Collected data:

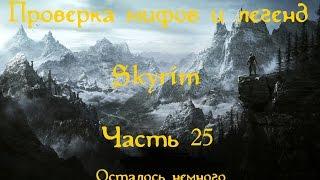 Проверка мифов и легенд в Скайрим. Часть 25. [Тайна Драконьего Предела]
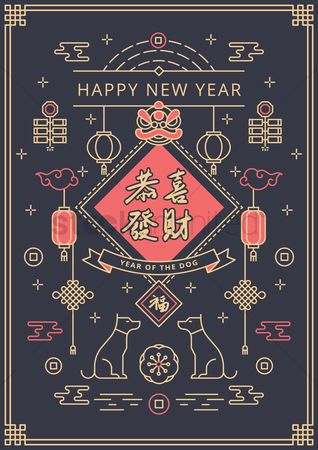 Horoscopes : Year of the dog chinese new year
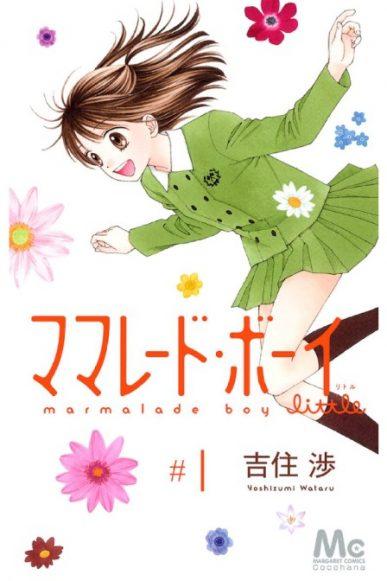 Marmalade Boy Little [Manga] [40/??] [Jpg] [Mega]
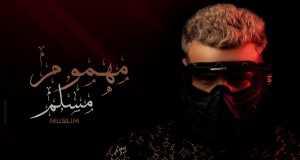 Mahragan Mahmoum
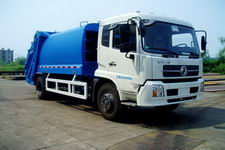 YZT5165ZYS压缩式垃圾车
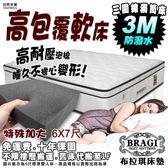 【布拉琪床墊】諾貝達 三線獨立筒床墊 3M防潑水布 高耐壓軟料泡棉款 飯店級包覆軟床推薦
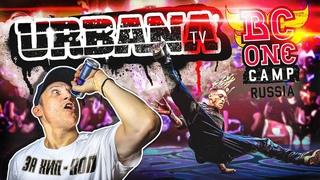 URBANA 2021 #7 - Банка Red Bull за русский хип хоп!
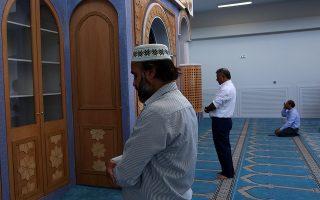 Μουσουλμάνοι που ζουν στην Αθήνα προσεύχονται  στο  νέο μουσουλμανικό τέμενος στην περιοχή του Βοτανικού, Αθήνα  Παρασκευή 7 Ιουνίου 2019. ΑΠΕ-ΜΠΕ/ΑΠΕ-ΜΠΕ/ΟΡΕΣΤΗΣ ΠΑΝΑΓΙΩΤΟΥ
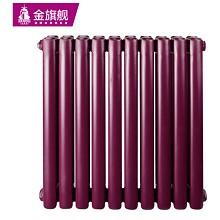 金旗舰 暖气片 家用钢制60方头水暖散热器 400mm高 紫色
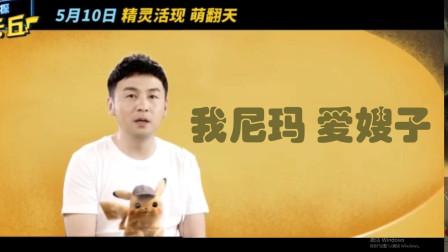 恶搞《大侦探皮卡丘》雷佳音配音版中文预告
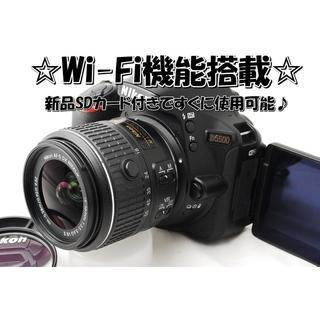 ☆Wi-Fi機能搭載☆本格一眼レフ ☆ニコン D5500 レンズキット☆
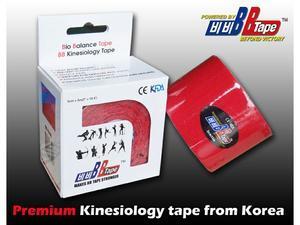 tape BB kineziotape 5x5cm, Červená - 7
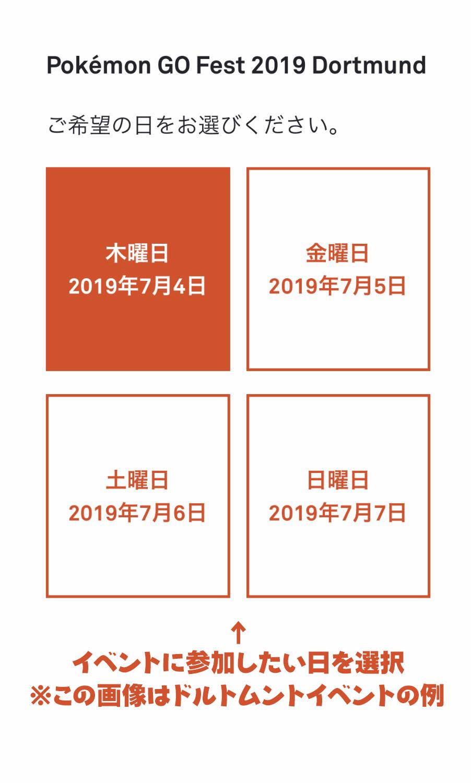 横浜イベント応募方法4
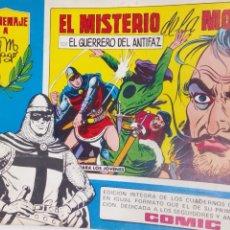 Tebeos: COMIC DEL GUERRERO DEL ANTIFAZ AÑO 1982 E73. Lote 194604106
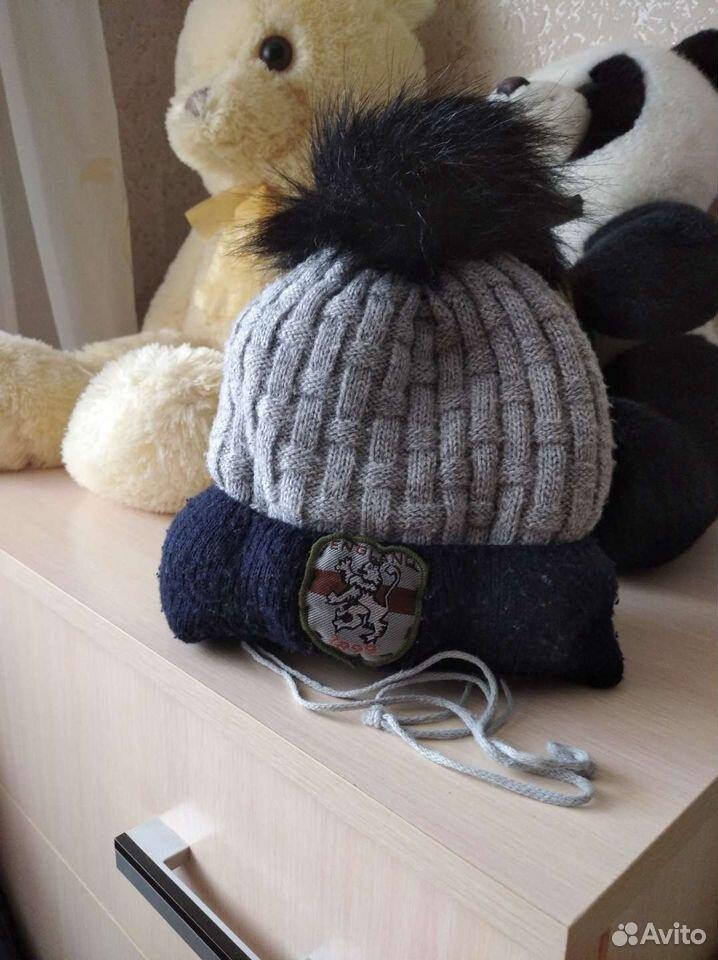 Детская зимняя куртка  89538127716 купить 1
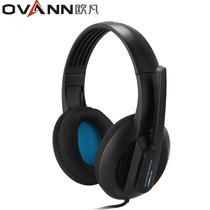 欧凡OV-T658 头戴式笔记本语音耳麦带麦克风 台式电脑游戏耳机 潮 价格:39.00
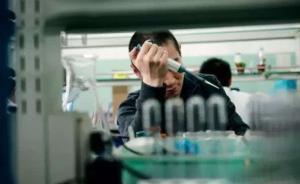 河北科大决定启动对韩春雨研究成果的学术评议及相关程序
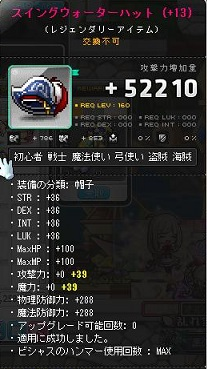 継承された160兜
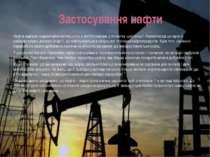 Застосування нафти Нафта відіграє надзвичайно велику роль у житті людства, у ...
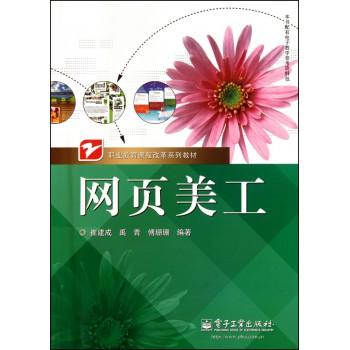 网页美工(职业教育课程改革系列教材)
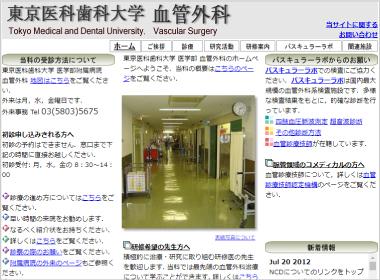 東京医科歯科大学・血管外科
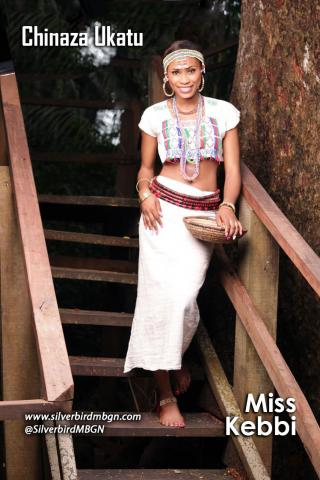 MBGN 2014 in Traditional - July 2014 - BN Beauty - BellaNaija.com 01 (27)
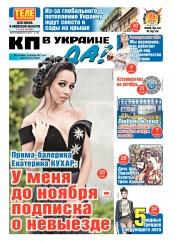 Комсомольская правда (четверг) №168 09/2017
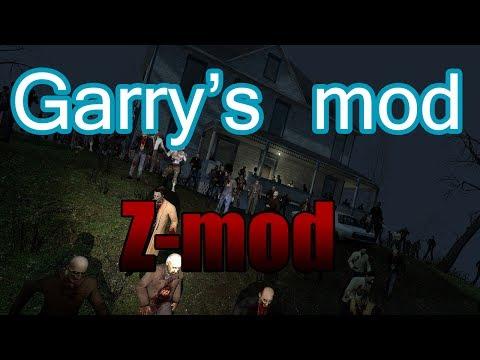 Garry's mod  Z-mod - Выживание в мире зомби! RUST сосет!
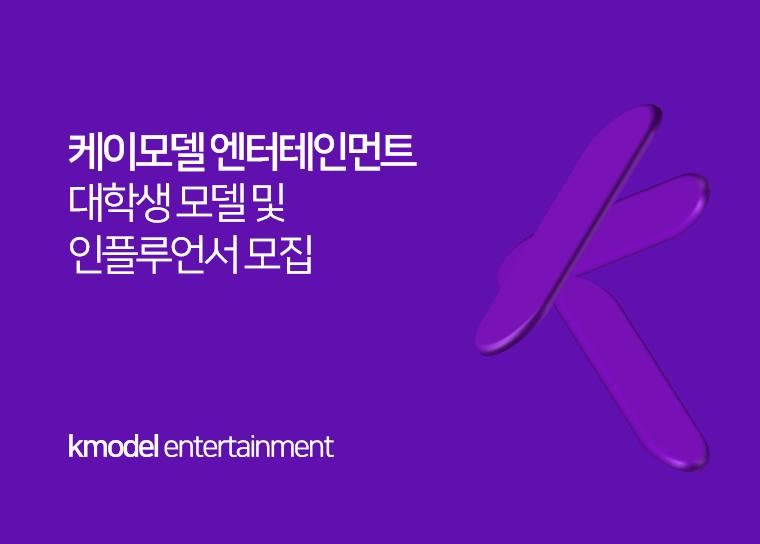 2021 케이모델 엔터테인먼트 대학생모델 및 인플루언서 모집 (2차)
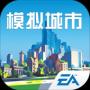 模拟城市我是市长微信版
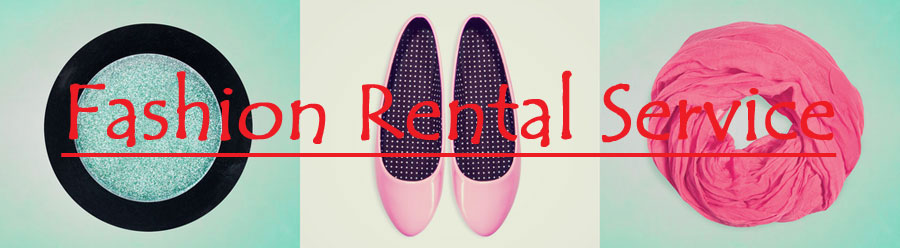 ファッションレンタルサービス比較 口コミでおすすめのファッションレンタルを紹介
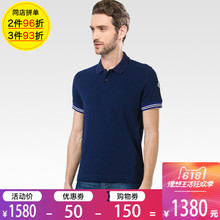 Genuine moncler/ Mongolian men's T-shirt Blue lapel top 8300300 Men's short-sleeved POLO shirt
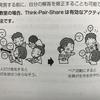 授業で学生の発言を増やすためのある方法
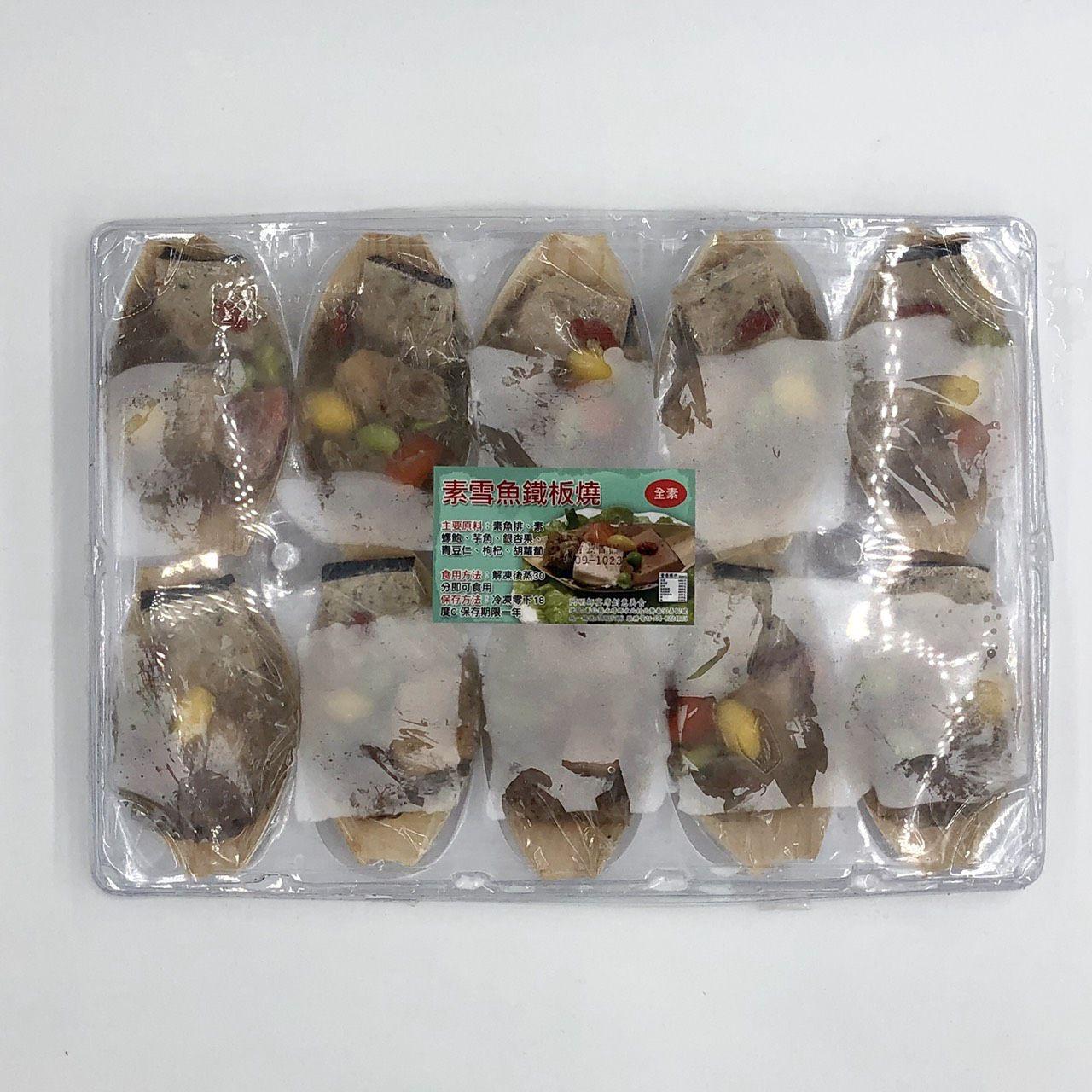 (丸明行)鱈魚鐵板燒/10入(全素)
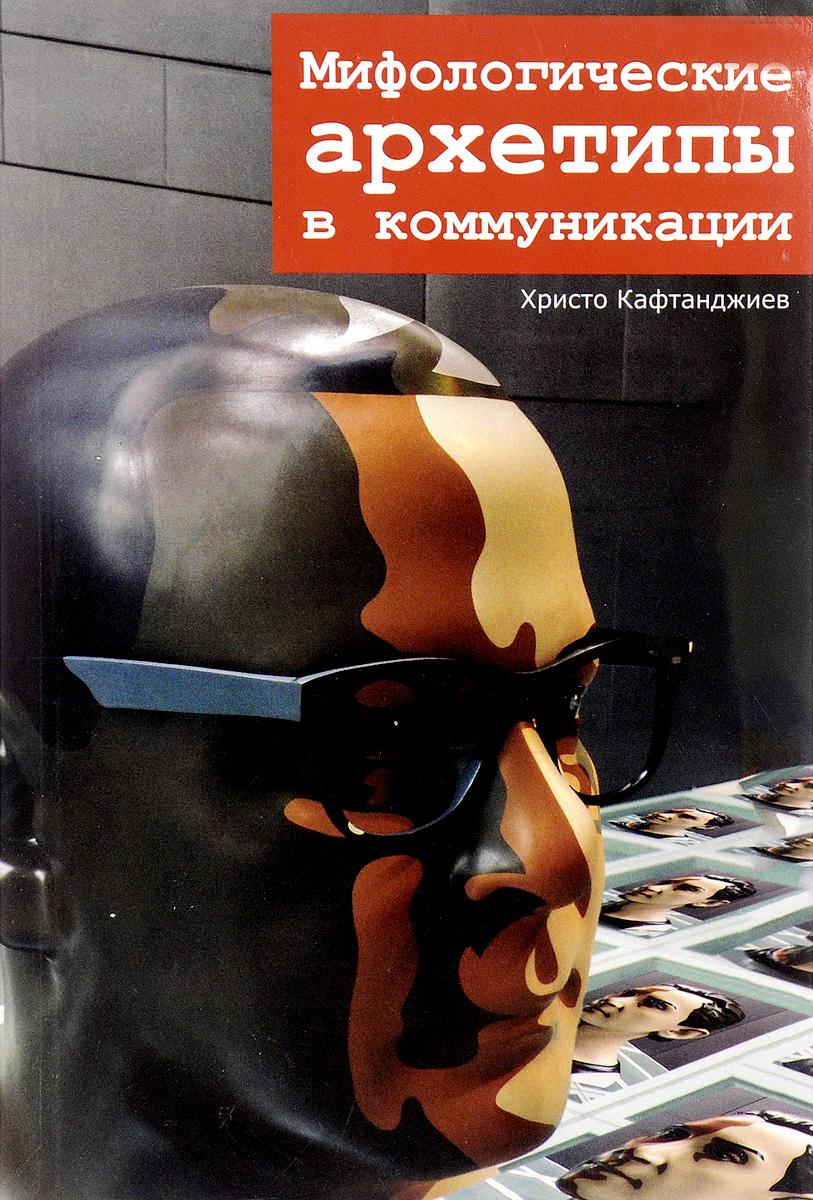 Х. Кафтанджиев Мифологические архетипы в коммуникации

What the task requires
Set down each entry above word for word, without its pictures.

Answer for this exercise
 Проверка мифов и легенд в Скайрим. Часть 25. [Тайна Драконьего Предела]
 Horoscopes : Year of the dog chinese new year
 Marmalade Boy Little [Manga] [40/??] [Jpg] [Mega]
 Mahragan Mahmoum
 YZT5165ZYS压缩式垃圾车
 【布拉琪床墊】諾貝達 三線獨立筒床墊 3M防潑水布 高耐壓軟料泡棉款 飯店級包覆軟床推薦
 URBANA 2021 #7 - Банка Red Bull за русский хип хоп!
 Μουσουλμάνοι που ζουν στην Αθήνα προσεύχονται  στο  νέο μουσουλμανικό τέμενος στην περιοχή του Βοτανικού, Αθήνα  Παρασκευή 7 Ιουνίου 2019. ΑΠΕ-ΜΠΕ/ΑΠΕ-ΜΠΕ/ΟΡΕΣΤΗΣ ΠΑΝΑΓΙΩΤΟΥ
 金旗舰 暖气片 家用钢制60方头水暖散热器 400mm高 紫色
 恶搞《大侦探皮卡丘》雷佳音配音版中文预告
 ☆Wi-Fi機能搭載☆本格一眼レフ ☆ニコン D5500 レンズキット☆
 tape BB kineziotape 5x5cm, Červená - 7
 横浜イベント応募方法4
 Tebeos: COMIC DEL GUERRERO DEL ANTIFAZ AÑO 1982 E73. Lote 194604106
 Детская зимняя куртка  89538127716 купить 1
 欧凡OV-T658 头戴式笔记本语音耳麦带麦克风 台式电脑游戏耳机 潮 价格:39.00
 河北科大决定启动对韩春雨研究成果的学术评议及相关程序
 継承された160兜
 Застосування нафти Нафта відіграє надзвичайно велику роль у житті людства, у ...
 网页美工(职业教育课程改革系列教材)
 東京医科歯科大学・血管外科
 MBGN 2014 in Traditional - July 2014 - BN Beauty - BellaNaija.com 01 (27)
 Комсомольская правда (четверг) №168 09/2017
 Garry's mod  Z-mod - Выживание в мире зомби! RUST сосет!
 2021 케이모델 엔터테인먼트 대학생모델 및 인플루언서 모집 (2차)
 模拟城市我是市长微信版
 ファッションレンタルサービス比較 口コミでおすすめのファッションレンタルを紹介
 Genuine moncler/ Mongolian men's T-shirt Blue lapel top 8300300 Men's short-sleeved POLO shirt
 授業で学生の発言を増やすためのある方法
 (丸明行)鱈魚鐵板燒/10入(全素)
 Х. Кафтанджиев Мифологические архетипы в коммуникации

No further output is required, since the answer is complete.